天空は逃げるように自分の部屋へ戻っていった。
クスクスと笑いながら大陰もではといって彼のあとについていった。


「何で俺がこんなことをしてなくては…」

『あの、手伝いますか?』

「いえ、大丈夫です。」


そう言った太裳は目を瞑り血だらけの畳へ手をかざした。
すると、かざした場所が光りその光が消えたと思ったら畳はきれいになっていたのだ。

愛那は目を丸くした。
今の状況に頭がついていけていなかった。


『え、なに、今の…』

「あまり貴女にはお見せしない方がいいと思っていたのですが…これは刻戻しと言ってその物の一時間以内ならば刻戻せるのです。
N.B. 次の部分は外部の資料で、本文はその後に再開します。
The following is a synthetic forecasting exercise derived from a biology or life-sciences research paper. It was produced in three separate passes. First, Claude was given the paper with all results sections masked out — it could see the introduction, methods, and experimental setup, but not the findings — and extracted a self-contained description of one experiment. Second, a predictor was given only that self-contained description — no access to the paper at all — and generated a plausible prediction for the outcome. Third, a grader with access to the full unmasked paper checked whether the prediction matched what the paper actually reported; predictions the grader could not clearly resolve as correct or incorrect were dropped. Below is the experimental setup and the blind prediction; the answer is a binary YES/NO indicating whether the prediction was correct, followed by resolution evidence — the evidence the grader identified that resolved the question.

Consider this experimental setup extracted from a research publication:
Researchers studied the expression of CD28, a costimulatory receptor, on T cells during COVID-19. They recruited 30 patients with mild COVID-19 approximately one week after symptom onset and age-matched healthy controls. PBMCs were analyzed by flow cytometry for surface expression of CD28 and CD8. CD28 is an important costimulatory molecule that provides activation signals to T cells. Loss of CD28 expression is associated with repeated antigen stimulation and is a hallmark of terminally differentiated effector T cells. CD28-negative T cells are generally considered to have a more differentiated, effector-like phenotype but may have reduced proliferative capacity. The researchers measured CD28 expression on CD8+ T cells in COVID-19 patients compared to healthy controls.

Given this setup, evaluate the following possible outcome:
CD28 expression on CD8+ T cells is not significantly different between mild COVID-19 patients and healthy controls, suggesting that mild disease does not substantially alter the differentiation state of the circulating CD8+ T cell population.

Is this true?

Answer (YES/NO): NO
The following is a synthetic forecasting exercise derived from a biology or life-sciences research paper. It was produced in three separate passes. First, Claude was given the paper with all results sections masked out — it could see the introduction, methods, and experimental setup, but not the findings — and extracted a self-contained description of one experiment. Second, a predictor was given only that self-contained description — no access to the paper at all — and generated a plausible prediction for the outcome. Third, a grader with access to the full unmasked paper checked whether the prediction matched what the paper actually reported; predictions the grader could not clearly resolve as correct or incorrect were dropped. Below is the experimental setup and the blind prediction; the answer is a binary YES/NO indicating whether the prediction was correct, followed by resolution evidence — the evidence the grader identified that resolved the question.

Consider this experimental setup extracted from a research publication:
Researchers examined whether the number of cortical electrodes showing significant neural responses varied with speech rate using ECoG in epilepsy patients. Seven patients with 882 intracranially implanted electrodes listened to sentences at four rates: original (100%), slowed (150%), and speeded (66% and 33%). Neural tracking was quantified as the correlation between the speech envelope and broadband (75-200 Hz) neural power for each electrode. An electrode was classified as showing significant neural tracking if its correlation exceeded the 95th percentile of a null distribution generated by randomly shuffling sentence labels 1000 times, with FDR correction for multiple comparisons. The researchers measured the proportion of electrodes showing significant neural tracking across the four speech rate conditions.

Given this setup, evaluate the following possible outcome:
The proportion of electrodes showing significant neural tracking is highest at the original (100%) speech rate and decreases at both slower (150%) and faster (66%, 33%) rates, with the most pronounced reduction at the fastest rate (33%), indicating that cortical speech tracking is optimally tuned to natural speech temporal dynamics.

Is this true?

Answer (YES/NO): NO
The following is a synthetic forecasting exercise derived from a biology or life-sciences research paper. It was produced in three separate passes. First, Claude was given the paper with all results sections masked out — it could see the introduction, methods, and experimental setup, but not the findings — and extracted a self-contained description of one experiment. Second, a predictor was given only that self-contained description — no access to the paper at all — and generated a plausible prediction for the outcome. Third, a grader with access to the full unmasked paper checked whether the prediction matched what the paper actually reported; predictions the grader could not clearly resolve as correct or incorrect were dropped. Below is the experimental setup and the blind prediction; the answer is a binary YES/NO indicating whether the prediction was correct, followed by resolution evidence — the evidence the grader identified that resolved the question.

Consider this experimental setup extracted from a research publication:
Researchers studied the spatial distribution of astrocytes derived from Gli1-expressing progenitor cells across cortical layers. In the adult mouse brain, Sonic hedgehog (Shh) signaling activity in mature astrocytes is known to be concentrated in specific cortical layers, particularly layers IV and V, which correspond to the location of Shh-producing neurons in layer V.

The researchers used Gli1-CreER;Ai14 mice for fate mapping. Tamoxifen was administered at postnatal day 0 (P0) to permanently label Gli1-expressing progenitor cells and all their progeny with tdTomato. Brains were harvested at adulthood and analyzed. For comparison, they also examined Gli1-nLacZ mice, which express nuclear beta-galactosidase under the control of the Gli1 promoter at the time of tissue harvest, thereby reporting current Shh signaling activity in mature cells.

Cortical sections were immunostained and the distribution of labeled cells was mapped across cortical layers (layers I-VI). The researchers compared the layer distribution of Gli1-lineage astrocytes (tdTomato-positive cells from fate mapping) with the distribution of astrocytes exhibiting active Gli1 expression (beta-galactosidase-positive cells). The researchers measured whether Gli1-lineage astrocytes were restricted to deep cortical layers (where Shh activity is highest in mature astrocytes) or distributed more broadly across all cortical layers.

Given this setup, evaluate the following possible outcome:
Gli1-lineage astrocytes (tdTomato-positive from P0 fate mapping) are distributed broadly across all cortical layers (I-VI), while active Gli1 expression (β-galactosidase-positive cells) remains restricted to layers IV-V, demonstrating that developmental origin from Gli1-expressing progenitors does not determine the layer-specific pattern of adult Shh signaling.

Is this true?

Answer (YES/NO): YES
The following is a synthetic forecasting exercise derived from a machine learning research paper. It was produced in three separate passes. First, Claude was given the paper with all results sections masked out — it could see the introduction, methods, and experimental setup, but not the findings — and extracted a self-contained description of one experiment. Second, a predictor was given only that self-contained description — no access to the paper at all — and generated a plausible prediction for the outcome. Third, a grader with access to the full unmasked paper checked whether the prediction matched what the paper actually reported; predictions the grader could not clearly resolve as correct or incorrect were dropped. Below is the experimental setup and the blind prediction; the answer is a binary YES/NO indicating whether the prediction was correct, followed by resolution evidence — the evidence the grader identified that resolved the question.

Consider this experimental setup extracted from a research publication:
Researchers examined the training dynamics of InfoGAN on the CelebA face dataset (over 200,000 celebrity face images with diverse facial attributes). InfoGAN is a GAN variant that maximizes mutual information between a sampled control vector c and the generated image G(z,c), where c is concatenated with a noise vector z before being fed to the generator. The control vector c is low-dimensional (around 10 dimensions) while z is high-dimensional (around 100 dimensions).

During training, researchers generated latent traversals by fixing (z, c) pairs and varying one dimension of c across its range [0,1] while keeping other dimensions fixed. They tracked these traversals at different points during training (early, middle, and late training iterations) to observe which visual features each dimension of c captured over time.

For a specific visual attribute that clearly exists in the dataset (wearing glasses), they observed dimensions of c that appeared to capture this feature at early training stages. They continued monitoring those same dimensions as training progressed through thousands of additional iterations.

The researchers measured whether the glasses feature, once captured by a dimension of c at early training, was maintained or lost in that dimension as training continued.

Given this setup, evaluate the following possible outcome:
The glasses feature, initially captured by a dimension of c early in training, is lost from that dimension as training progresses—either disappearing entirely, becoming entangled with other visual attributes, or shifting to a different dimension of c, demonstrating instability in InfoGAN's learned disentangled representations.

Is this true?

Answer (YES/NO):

ただ、人には、使えませんが…」


人に使うことはタブーとしていた。
ならば、相模はどのようにしてあの傷を治したのだろうか。
あれは少なくとも一日で治るようなものではなかったはずだ。


「僕は元々野狐です。治りもそこらのひとよりは早いんです。」


怪我をしていた所を触りながらそう答えた。
彼の表情は微笑んでいたが悲しそうにも見えた。